[Supplied passage]:

Commencing on April 27, 2020, the following information may be used by Evofem Biosciences, Inc. (the “Company”) and its proxy solicitor, Kingsdale Shareholder Services, U.S. LLC, to communicate with stockholders of the Company. This information supplements information contained in the Company’s definitive proxy statement dated March 29, 2021 (the “Proxy Statement”).
At the Company’s Annual Meeting to be held on May 12, 2021 (“Annual Meeting”), the Company’s stockholders will be asked to cast a vote to elect the following three nominees for members of the Company’s Board of Directors (the “Board”) to hold office until the Company’s 2024 annual meeting of stockholders: Kim P. Kamdar, Ph.D., Colin Rutherford, and Lisa Rarick, M.D. The Board has recommended that stockholders vote FOR the election of each of these three nominees.

[Try it]: Please name the proxy solicitor identified in the passage about the Annual Meeting.

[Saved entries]

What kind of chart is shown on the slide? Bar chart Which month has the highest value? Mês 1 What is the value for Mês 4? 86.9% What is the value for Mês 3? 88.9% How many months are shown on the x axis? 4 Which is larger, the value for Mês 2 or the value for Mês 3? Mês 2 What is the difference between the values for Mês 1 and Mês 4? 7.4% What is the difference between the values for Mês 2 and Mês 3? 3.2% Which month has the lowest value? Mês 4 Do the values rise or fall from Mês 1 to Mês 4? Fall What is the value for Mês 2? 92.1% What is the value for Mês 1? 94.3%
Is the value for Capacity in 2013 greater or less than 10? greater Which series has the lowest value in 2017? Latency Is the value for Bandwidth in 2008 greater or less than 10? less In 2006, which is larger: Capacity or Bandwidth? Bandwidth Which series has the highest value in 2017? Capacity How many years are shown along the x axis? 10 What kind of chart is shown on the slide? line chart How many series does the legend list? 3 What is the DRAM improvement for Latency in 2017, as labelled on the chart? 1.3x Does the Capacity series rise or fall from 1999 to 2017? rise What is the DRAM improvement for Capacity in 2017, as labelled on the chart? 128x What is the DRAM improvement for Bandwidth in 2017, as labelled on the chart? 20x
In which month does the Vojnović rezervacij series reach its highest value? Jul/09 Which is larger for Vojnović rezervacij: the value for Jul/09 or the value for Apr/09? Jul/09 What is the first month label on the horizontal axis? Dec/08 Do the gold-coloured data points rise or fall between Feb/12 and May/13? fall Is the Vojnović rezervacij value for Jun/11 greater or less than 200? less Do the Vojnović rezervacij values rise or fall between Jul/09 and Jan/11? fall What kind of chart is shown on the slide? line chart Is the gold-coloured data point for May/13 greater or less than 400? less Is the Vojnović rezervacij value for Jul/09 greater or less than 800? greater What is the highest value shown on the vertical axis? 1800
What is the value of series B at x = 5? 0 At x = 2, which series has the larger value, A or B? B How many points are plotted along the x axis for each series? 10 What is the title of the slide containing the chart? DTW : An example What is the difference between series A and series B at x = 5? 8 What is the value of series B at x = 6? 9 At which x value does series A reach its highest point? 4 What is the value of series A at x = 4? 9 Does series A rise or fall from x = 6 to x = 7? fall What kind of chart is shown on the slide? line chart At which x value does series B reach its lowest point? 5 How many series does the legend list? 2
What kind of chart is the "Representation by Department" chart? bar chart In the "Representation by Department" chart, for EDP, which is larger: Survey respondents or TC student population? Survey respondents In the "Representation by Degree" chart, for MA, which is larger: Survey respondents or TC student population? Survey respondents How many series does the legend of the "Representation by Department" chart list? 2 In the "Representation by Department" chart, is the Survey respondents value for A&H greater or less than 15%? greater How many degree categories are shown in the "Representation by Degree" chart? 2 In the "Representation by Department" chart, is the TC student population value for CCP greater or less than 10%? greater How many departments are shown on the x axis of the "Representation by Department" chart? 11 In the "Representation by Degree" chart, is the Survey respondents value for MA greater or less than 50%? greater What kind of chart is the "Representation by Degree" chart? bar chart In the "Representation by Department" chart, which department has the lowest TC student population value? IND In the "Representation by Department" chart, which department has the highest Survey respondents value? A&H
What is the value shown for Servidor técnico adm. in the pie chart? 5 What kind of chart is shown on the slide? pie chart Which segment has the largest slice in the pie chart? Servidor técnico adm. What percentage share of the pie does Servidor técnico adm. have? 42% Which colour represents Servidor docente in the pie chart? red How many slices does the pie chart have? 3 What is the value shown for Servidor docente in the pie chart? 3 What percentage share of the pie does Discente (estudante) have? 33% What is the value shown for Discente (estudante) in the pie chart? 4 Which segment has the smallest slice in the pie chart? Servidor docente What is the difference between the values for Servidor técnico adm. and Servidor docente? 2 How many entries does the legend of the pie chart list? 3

[Solution for this task]: Kingsdale Shareholder Services, U.S. LLC